The specificity of conotoxins is even more specific than this
diagram reveals but it still illustrates the relatedness of the ion
channels. In summation, cone snails have developed a scheme for
designing a variety of toxins that are very likely to be effective to
their ends of prey capture. They have not only produce effective, quick
acting toxins, they also have a mechanism ideal for designing new
peptides targeted to the nervous system of their prey.
WHERE'S THE BEEF
The literature shows that cone snails have undergone rapid
speciation and have expanded their geographic range in a relatively
short (geologically speaking) period of time. I proposed that this was
due to a key innovation, namely the conotoxin venoms. I have shown why
I think the conotoxins are very ingenious and bound to (in my opinion)
bring about success but I haven't given any proof to support my claim
that the venoms are responsible for the success of Conus. That is what
this next section is about.
TEST OF VENOMS AS KEY INNOVATION
In order for an innovation to be responsible for rapid
evolutionary radiation, it must meet several criteria. (Adapted from
Herera 1989 in Kohn 1990)
1. Taxa with the feature diversify early in their evolutionary history.
2. The novel feature is significant to the taxon and absent from its
sister or ancestral taxon.
3. Taxa with the feature become structurally and taxonomically more
diverse than sister taxa lacking it.
The diversification of the Conus genus has occurred over the past
55 million years. To date, every Conus species' venom that has been
characterized has contained peptide venoms. This tends to support the
hypothesis that the peptide venoms have been around since the species
origins. If this were not the case, we might expect to see other genera
in the family without peptide venoms. Therefore we can conclude that
the peptide venoms are possible candidates for a key innovation
responsible for their rapid evolutionary radiation.
Since the venom is important for prey capture by cone snails, it
is obviously significant. As for the rest of criterion number two, we
must first decide what are the sister and ancestral taxa of Conus. The
most closely related genus to Conus would be contained in the family
Turridae (Miller 1989). It is not known weather this family is sister,
ancestral, or neither (Kohn1990). Reguardless, most believe there is
some relationship between the two families so a comparrison is
appropriate. Unfortunately, the nature of the venoms of the genera in
Turridae is not known (Kantor 1989). Further study of the Turrids
would help to answer this question.
In satisfying the third criteria, the genus Conus has more species
that any Turrid genus (or almost any molluscan genera for that
matter)(Kay 1990). Also the food types of Conus include polychaete
worms, hemichordata, cephalopods, other gastropods, bivalves, fish, and
crustacea whereas the entire family of Turridae is limited to polychaete
worms, sipunculida, nemertea, and other molluscs (Miller 1989). This
shows higher diversity among the cone snails. Also, the cone snails
have morphologically different hollow teeth which correspond to
differing prey types (See Figure 12) (Nybakken 1990). This has not been
shown in any Turrid genera.
So that is the beef. If you were hoping for a quarter pounder I
bet you were disappointed. The truth of the matter is that there is not
much known about the Turridae to provide a good comparison with Conus.

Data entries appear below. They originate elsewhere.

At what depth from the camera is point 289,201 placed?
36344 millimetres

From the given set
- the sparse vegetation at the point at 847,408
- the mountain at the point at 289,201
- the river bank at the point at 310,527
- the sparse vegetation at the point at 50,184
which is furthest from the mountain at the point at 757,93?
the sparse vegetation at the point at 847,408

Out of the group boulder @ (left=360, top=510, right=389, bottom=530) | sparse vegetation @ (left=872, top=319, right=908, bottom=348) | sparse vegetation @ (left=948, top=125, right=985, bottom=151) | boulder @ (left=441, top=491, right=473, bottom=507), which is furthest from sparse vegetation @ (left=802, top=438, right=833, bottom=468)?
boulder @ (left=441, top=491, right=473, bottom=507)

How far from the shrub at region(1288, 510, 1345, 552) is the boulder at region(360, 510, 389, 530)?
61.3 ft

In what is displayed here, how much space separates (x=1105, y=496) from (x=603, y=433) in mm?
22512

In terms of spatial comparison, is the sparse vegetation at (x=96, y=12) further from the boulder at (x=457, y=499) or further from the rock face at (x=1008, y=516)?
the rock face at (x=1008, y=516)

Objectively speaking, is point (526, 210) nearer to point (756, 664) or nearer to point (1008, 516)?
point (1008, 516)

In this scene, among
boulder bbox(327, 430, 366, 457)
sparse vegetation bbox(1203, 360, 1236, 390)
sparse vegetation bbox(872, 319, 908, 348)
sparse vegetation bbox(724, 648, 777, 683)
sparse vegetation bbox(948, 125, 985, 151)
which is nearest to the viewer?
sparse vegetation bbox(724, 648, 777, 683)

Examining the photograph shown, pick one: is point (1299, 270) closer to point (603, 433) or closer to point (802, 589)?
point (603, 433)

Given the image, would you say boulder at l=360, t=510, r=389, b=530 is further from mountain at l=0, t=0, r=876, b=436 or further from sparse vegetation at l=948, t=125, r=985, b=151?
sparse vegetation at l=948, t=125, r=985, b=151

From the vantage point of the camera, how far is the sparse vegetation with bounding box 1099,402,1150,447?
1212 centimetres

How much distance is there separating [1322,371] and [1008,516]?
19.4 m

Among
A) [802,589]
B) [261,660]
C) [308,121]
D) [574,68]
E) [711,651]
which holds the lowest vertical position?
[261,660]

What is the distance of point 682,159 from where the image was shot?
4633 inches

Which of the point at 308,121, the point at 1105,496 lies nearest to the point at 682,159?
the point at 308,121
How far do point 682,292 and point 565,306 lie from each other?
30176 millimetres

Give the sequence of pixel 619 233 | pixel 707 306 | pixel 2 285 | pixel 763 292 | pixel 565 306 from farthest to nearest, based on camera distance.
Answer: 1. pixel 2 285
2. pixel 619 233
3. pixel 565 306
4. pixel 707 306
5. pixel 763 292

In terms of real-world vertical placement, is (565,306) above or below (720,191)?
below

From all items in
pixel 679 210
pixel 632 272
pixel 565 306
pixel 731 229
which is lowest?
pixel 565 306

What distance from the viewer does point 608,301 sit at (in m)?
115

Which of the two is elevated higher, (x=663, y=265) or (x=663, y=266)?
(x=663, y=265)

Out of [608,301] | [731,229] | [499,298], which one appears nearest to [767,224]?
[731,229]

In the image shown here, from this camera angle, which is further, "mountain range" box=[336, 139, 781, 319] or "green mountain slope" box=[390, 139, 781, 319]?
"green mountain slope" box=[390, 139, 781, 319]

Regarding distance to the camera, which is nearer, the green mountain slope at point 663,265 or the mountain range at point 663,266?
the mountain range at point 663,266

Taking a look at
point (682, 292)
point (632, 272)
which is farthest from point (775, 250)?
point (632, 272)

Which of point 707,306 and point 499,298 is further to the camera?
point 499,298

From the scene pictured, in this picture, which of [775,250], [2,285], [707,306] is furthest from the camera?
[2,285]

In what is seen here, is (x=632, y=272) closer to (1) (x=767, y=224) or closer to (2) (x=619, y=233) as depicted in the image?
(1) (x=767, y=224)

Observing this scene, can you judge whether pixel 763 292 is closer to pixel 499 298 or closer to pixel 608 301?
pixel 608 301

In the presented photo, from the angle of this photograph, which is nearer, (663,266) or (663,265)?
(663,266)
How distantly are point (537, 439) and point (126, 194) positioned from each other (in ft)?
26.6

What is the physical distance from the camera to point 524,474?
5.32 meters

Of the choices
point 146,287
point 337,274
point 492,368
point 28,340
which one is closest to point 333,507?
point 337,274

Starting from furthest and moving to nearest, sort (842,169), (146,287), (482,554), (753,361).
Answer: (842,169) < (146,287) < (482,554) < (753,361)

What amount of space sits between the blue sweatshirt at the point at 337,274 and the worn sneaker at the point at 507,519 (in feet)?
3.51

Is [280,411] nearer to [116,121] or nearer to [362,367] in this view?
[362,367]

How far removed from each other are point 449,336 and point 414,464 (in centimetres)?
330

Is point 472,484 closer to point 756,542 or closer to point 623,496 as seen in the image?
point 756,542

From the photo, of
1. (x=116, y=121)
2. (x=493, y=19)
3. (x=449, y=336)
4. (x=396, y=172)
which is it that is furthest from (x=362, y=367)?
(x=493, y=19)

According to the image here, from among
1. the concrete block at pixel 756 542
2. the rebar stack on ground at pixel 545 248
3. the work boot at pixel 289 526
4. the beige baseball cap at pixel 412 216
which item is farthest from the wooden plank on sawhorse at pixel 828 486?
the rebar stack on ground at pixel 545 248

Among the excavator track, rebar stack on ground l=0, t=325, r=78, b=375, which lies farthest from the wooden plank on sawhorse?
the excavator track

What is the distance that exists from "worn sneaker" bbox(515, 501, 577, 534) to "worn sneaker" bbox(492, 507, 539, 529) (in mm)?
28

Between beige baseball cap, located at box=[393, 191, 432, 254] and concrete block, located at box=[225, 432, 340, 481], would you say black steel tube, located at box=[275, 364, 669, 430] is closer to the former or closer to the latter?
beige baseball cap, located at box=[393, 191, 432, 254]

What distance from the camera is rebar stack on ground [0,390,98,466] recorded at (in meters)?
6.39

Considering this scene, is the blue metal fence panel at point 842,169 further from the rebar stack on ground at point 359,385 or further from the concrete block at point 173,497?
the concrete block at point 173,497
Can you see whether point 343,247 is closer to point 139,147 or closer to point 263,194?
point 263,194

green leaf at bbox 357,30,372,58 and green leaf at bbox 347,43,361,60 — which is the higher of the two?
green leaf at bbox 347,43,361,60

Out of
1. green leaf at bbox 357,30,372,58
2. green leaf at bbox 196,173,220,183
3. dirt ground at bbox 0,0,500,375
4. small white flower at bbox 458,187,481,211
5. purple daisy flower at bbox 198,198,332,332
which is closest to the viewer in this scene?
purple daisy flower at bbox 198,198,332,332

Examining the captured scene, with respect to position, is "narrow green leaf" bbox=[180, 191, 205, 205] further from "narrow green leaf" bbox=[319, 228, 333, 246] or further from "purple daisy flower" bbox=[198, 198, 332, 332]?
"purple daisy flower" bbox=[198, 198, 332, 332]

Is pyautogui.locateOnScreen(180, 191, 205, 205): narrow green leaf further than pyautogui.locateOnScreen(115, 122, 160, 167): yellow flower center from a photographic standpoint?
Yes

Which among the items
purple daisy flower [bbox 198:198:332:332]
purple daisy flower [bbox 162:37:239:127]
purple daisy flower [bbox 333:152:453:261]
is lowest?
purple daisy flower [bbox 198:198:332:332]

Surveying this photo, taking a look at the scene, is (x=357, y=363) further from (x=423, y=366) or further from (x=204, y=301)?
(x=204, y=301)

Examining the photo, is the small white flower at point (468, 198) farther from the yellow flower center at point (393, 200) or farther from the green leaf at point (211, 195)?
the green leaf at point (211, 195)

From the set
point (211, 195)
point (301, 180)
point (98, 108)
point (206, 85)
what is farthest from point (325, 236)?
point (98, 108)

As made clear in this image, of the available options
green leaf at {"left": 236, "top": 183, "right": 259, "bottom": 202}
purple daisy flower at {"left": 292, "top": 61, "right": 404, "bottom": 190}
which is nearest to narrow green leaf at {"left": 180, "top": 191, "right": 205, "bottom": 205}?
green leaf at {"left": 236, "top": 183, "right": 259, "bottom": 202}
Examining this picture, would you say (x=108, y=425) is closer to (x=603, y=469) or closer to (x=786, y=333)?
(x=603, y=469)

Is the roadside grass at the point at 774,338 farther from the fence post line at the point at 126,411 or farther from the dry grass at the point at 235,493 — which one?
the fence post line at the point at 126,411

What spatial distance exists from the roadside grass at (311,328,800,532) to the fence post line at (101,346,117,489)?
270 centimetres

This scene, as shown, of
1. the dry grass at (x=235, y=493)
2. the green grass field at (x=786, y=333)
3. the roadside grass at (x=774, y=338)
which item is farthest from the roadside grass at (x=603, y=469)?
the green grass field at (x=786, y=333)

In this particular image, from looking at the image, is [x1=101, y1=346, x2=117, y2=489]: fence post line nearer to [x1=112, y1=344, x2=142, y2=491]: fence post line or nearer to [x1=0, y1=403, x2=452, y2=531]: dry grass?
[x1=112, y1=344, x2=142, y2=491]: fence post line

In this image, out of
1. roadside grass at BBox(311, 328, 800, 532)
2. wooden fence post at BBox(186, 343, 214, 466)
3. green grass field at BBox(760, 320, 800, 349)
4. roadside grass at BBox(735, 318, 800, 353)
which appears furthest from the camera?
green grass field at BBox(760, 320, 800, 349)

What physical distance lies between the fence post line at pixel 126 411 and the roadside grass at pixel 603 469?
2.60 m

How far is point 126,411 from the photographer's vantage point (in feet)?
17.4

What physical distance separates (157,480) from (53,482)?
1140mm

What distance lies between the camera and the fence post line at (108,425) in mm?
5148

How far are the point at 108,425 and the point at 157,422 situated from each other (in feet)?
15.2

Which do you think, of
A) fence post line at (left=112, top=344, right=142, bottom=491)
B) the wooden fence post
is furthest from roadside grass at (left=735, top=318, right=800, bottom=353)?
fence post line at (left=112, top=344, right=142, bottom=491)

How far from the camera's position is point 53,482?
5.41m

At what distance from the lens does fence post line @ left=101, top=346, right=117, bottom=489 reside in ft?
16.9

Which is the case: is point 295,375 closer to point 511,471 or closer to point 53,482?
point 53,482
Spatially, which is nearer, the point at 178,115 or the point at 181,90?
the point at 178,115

Hopefully in the not so distant future we will have answers to some of
the important questions (such as the nature of Turrid venoms and their
feeding physiology) that will shed some light on this ambiguous yet
still interesting story.
DEVILS ADVOCATE
Even if you grant that the above criteria are met for conotoxins
being a key inovation in Conus, this does not mean that they are
responsible for their rapid evolutionary radiation. It may be some
other morphological feature or something completely different. Again,
more study is needed to support the main thrust of this paper.
CONCLUSION
Conotoxins are some of the most efficiently designed poisons known
to man. They are proving to be a valuable tool in medical research.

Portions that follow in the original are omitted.